Lucky Harbor barked sharply behind me as Pauline thumped the back of my head with a finger in admonishment for making Laura sick.
Pauline said, “Sometimes, A.M., you forget to engage your brain before you speak.”
She was right.
From there on out, I didn’t say a word all the way to Sturgeon Bay.
* * *
About an hour later, the nurses had moved Laura from the emergency room into a private room. She wasn’t having the babies yet. The doctor wanted Laura to go her full term. The babies needed all the time inside Mom they could get. Laura’s blood pressure wasn’t normal, so the doc was keeping her overnight to get that regulated.
Laura was too young for this kind of trouble. She was in her midtwenties, but right now in the bed she looked about fifteen. I’d met her in May when I’d needed some white chocolate to make Cinderella Pink Fudge in a pinch. She had made the best hot cheesy bread and shared it with us that day at her shop, the Luscious Ladle. She’d needed our help carrying the heavy loaves to the nearby Al Johnson’s Swedish Restaurant. Now, almost two months later, she needed Pauline and me; I felt like we were sisters.
Minutes later, as Pauline and I walked down a staircase that led to a side door, I said, “I wish her husband could come home.”
Laura had said he was on a special mission, and messages could be sent through to him, but she’d refused to pursue it. She didn’t want to alarm her husband for just a blood pressure correction and an overnight stay. I ached for her, though, because of how lonely she must be. I was surrounded by family and too many men, and she had none.

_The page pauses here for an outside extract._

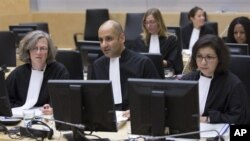 Representatives of the Office of the Prosecutor at the start of a two-day ICC hearing on where to try the eldest son of former Libyan dictator Moammar Gadhafi, The Hague, Oct. 9, 2012.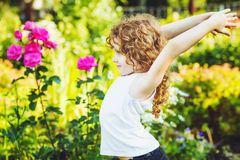 Little girl doing yoga in the summer park. Healthy lifestyles co Royalty Free Stock Images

Her relatives were in other states, too, and she didn’t want them rushing to her side needlessly.
The echoing slap of our shoes in the quiet stairwell and the antiseptic smell somehow contributed to my sadness for Laura.

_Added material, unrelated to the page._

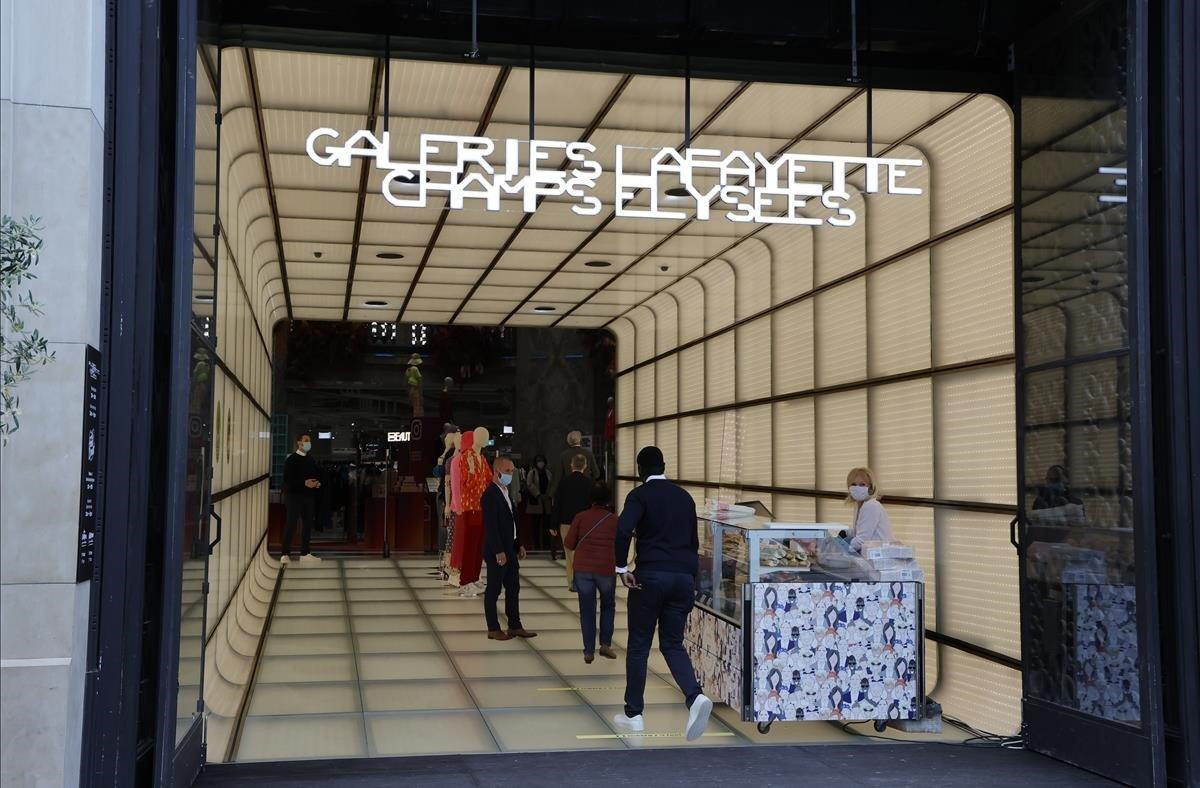 Clientes que esperan entrar en la emblemática tienda Galeries Lafayette de Avenue des Champs-Elysees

We left the hospital by the side door, then circled around to the E.R. parking area.
When we got back to my pickup, the dog was gone. “Crap.” I’d left the windows down because of the hot day. “Dillon’s going to kill me.”
“Stop using that word. Kill. I don’t allow it in my classroom.”
“Have you forgotten I was almost killed in May, and now there are silly notes that insinuate I might be killed? If I had a perfume named after me, it’d be the ‘Scent of Killing.’”
“Don’t snap at me, Ava. What silly notes?” Pauline put an arm around my shoulders.
“Sorry. It’s been a rough morning.” I explained the lighthouse episode and the note.
Pauline said, “And here I thought those two chefs were merely being arrested for fighting. They could be murderers. Is your fudge contest falling apart?”
She was likely worried for John and his big dream for a culinary travel show. “I’m sure by now Jordy’s had the two chefs take a look at the window and nothing came of it, so John is safe. The rock was likely thrown by some kid from the campground. Let’s find Dillon’s dog. Is there a grocery store or candy shop nearby? That dog loves to eat and he has a sixth sense for sniffing out sugar.”
We were climbing into the front seats when Pauline pointed through the windshield toward the emergency room doors. “Look.”
Lucky Harbor was curled up in the deep shade by a big brown flowerpot, sleeping. We hadn’t seen him at first because he matched the color of the pot.
Pauline said, “He was waiting for you to come back through that way because that’s the way you went inside, not the other exit. He’s smarter than you.”
“That’s easy enough,” I said. I got back out of the truck and called, “Want some fudge?”
The furry brown head popped up; then he bounded to me with his tail wagging. After a Goldfish, I gave him a head scratch. “Let’s go back to the fudge shop.”
He raced to the truck, going to the back, expecting me to lower the tailgate. Obviously Dillon let him ride often in the open truck bed, but that was around Fishers’ Harbor at twenty miles an hour.
“No, Lucky Harbor. You get the whole backseat to yourself. Come.”
After I got in, he slurped the back of my neck as I pulled out of the hospital’s parking area.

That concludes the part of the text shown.